Simon Whistler, a podcaster and YouTuber, has solved the mystery behind Sherlock Holmes’s fan mail. In a recent episode of his series Today I Found Out, he reveals how a bank ended up receiving and responding to letters addressed to Arthur Conan Doyle’s famous detective for nearly sixty years.
Whistler explains that the Abbey National Bank started receiving fan mail for Holmes in the 1930s. While Sherlock’s residence at 221B Baker Street wasn’t real when Doyle wrote his stories, London’s street addresses had changed by the 1930s, and the bank’s headquarters now sat at Holmes’s fictional address.
Instead of discarding mail addressed to a character who didn’t exist, the bank decided to hire someone to act as Holmes’s secretary and respond to fans. For decades, until the bank moved its headquarters in the 2000s, a series of secretaries took on the role, often telling fans that Holmes had retired to the countryside to raise bees or replying using quotes from Doyle’s books.

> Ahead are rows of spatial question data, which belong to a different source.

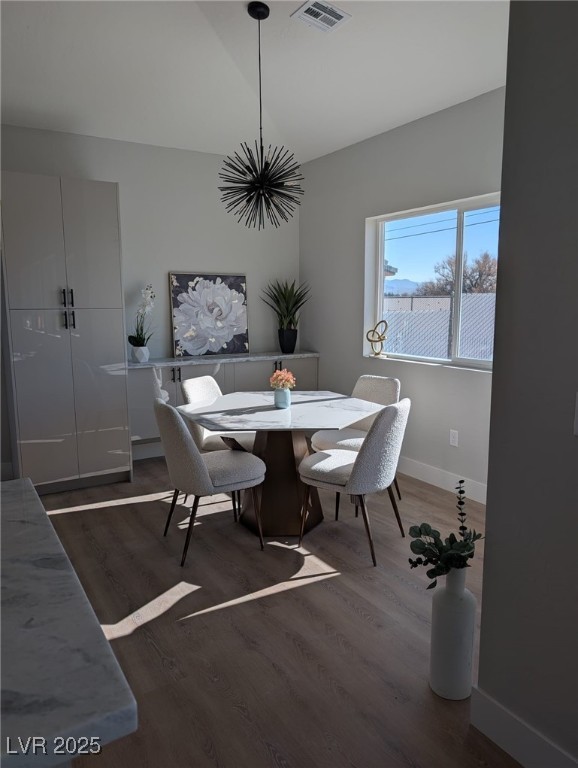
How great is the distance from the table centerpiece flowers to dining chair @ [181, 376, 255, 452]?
30 centimetres

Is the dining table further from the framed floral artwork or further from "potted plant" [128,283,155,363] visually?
the framed floral artwork

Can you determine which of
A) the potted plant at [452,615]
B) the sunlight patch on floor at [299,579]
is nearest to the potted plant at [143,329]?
the sunlight patch on floor at [299,579]

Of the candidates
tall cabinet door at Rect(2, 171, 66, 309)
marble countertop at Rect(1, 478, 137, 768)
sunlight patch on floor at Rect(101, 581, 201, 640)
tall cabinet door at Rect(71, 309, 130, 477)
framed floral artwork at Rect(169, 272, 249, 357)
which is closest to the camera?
marble countertop at Rect(1, 478, 137, 768)

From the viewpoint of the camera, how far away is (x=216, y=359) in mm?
4922

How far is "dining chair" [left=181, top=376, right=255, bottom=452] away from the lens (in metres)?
3.59

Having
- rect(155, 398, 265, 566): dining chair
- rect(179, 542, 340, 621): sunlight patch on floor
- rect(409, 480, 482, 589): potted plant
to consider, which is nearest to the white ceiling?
rect(155, 398, 265, 566): dining chair

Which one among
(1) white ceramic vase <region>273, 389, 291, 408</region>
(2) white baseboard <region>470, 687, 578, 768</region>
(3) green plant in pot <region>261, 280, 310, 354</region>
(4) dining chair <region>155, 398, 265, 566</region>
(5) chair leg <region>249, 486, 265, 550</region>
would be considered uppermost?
(3) green plant in pot <region>261, 280, 310, 354</region>

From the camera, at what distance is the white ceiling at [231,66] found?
126 inches

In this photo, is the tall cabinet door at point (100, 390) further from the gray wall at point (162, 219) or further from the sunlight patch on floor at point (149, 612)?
the sunlight patch on floor at point (149, 612)

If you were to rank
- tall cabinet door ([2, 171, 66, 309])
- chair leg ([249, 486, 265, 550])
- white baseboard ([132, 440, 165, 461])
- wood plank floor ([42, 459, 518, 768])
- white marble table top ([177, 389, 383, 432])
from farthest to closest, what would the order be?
white baseboard ([132, 440, 165, 461])
tall cabinet door ([2, 171, 66, 309])
chair leg ([249, 486, 265, 550])
white marble table top ([177, 389, 383, 432])
wood plank floor ([42, 459, 518, 768])

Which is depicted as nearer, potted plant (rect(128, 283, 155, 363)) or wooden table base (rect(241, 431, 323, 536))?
wooden table base (rect(241, 431, 323, 536))

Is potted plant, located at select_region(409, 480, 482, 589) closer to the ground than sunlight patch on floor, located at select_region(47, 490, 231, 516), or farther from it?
farther from it

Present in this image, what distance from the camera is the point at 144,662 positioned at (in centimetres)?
216

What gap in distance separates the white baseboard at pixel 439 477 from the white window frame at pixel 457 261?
0.85 meters
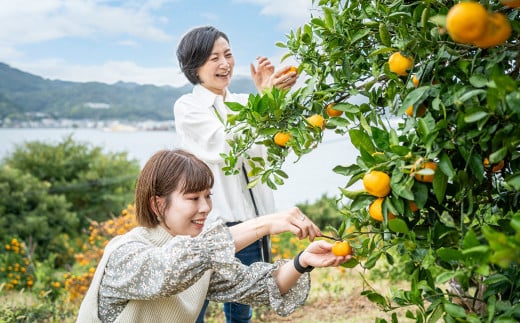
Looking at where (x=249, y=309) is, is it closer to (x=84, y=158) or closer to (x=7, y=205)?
(x=7, y=205)

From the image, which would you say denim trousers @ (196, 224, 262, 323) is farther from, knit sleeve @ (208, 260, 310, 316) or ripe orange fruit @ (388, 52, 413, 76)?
ripe orange fruit @ (388, 52, 413, 76)

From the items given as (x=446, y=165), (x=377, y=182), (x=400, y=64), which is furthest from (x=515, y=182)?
(x=400, y=64)

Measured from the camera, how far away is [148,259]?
1.62m

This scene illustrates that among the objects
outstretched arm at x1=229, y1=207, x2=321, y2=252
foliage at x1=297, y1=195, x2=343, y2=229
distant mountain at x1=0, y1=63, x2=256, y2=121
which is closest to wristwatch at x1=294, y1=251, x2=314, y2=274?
outstretched arm at x1=229, y1=207, x2=321, y2=252

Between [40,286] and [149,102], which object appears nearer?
[40,286]

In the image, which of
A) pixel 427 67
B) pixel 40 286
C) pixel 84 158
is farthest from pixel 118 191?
pixel 427 67

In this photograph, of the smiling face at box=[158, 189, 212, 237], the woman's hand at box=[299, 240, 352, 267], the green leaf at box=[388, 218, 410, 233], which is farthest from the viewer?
the smiling face at box=[158, 189, 212, 237]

“Mr. Holmes has been asked to help with Watergate and Irangate, to solve the murder of Olaf Palme, the Swedish Prime Minister, and find lost homework to prove to the teacher that the student really did it,” said Nikki Caparn, Holmes’s secretary, in a 1989 interview with The New York Times. “Many people know he's not real and write tongue in cheek. But some people haven't worked it out. The stories were written in the late 1800's and early 1900's and Mr. Holmes would be 136 years old now, so it's unlikely that he'd still be living here.”
Today, the Sherlock Holmes Museum, situated on Baker Street just a few doors from 221B, handles Holmes’s fan mail. In the video above, Whistler shares the story of how Abbey National Bank came to share its address with Sherlock Holmes, and how the responsibility of replying to letters eventually moved from the bank to the museum.